| State
turning blind eye to water issues
By
KEN MIDKIFF
Published
Friday, August 15, 2008
(http://www.columbiatribune.com/2008/Aug/20080815Comm002.asp)
When it comes
to the health of our streams, rivers and lakes, we are the canaries
in the coal mine.
Although most
people believe that the state departments of natural resources and
health are there to protect us, such is not the case.
After all, when
was the last time DNR or the health and senior services department
issued an advisory about how contact with the water in some local
swimming hole might be hazardous to your health? Yet, every day,
pollution pours into our streams, rivers and lakes, and waters in
this state become fouled and unhealthy, filled with germs and other
nasty things.
There are more
than 12,000 permits to pollute in this state. Although polluting
industries and sewage treatment plants prefer "discharge permit"

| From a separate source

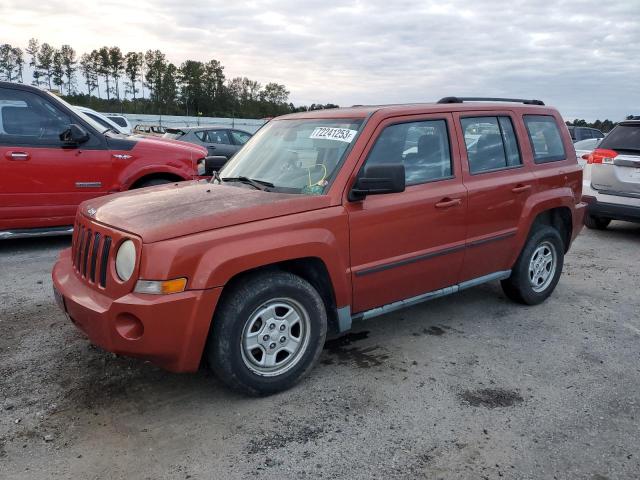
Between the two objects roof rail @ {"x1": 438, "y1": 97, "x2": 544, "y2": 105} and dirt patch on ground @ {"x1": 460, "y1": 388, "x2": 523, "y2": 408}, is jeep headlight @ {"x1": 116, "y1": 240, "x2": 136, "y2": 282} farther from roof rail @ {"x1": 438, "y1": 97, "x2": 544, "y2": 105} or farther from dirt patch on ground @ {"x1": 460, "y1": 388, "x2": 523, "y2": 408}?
roof rail @ {"x1": 438, "y1": 97, "x2": 544, "y2": 105}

to "pollution permit," every permit issued allows pollution
within prescribed limits. Most of the permits do contain a clause
that allows DNR to take a sample at random, but this seldom occurs,
simply because DNR does not have sufficient employees to take 12,000
samples per year, much less per day.
What this means
is that those 12,000 permit holders do what is called "self-monitoring."
Needless to say, sometimes things that should get reported don’t
get mentioned. How many times have you turned yourself in for going
80 mph in a 70 mph zone? That, however, is the essence of "self-monitoring"
- turning yourself in.
When dead fish
are noted or a person gets seriously ill from ingestion of fouled
water, the water protection folks at DNR do take action. But, note,
this is after an incident has occurred. Only when one of the canaries
- which is all of us - becomes affected is action taken.
Most often that
action amounts to a mere slap on the wrist - or nothing at all,
as Gavin Off noted in an article last year in this newspaper. Every
day, there are multiple violations of permits, of the Missouri Clean
Water Act and the federal Clean Water Act, but thanks to lenient
enforcement and "self-monitoring," most of these go unnoticed.
DNR is required
by federal law to submit, every two years, a list to the Environmental
Protection Agency of waters that don’t meet the standards
for their designated use. According to the federal Clean Water Act,
all waters of the United States are to meet "whole body contact
standards" or, in the language of the Clean Water Act, to support
recreation in and on the water. The standard for "whole body
contact" is mostly the number of germs in the water. A certain
number of germs is OK, but over that number, the water can cause
skin problems or make people sick.
Usually, DNR
meets the reporting requirement. But only a few clean water policy
wonks, such as me, know which streams, rivers and lakes are on this
list. It is true that this list (referred to as the "303(d)
List" for the section of the Clean Water Act that requires
it) is posted online - but that places the burden on the public
to locate it, and it is not easy to locate.
It is also true
that every classified body of water in the state is given what is
called a "designated and beneficial use." Those are contained
in 10CSR20-7, Tables G and H. Betcha didn’t know that. No
need to be embarrassed - outside of DNR staffers, Clean Water Commission
members, polluters and policy wonks, hardly anyone knows of this.
To be sure, it is publicly accessible. It is just not known.
Now we turn
to the Department of Health and Senior Services. Charged with protecting
the public health, it turns a blind eye to unhealthy waters. Rather
than notifying the public of the dangers of swimming in, say, the
Missouri River, it hides this information in, once again, an obscure
Web site.
A few years
ago, when it was known that a chicken slaughterhouse and packing
plant was polluting Cave Springs Branch, in far southwest Missouri,
making it unfit for human contact, a request was made that the health
department mark the stream as hazardous to health. The department
refused on the grounds that hardly anyone came in contact with the
water in the stream. When it was pointed out that this was simply
untrue and the health department continued to deny the existence
of a problem, Missouri and Oklahoma farmers took matters into their
own hands, had some signs laminated and posted them at the stream
at all public access points.
That is how
things stand. There are a few Stream Team volunteer water quality
monitors on some streams - mostly near urban areas. Some of the
volunteers have received extensive training, and their data have
the same "quality assurance" as DNR or EPA staffers. However,
thanks to the influence of organizations of polluters and polluting
industries, such data have been ridiculed and dismissed. Committed
and concerned Stream Team volunteers are laughed at, and the only
valid and up-to-date information is scorned.
Bottom line:
When it comes to taking a cool dip on a hot day, you’re on
your own. Our state departments in charge of water protection and
public health are not on the beat.
Pure, clean
water? Public health protection? Not in this state. Not as long
as the fox is in charge of the chicken house.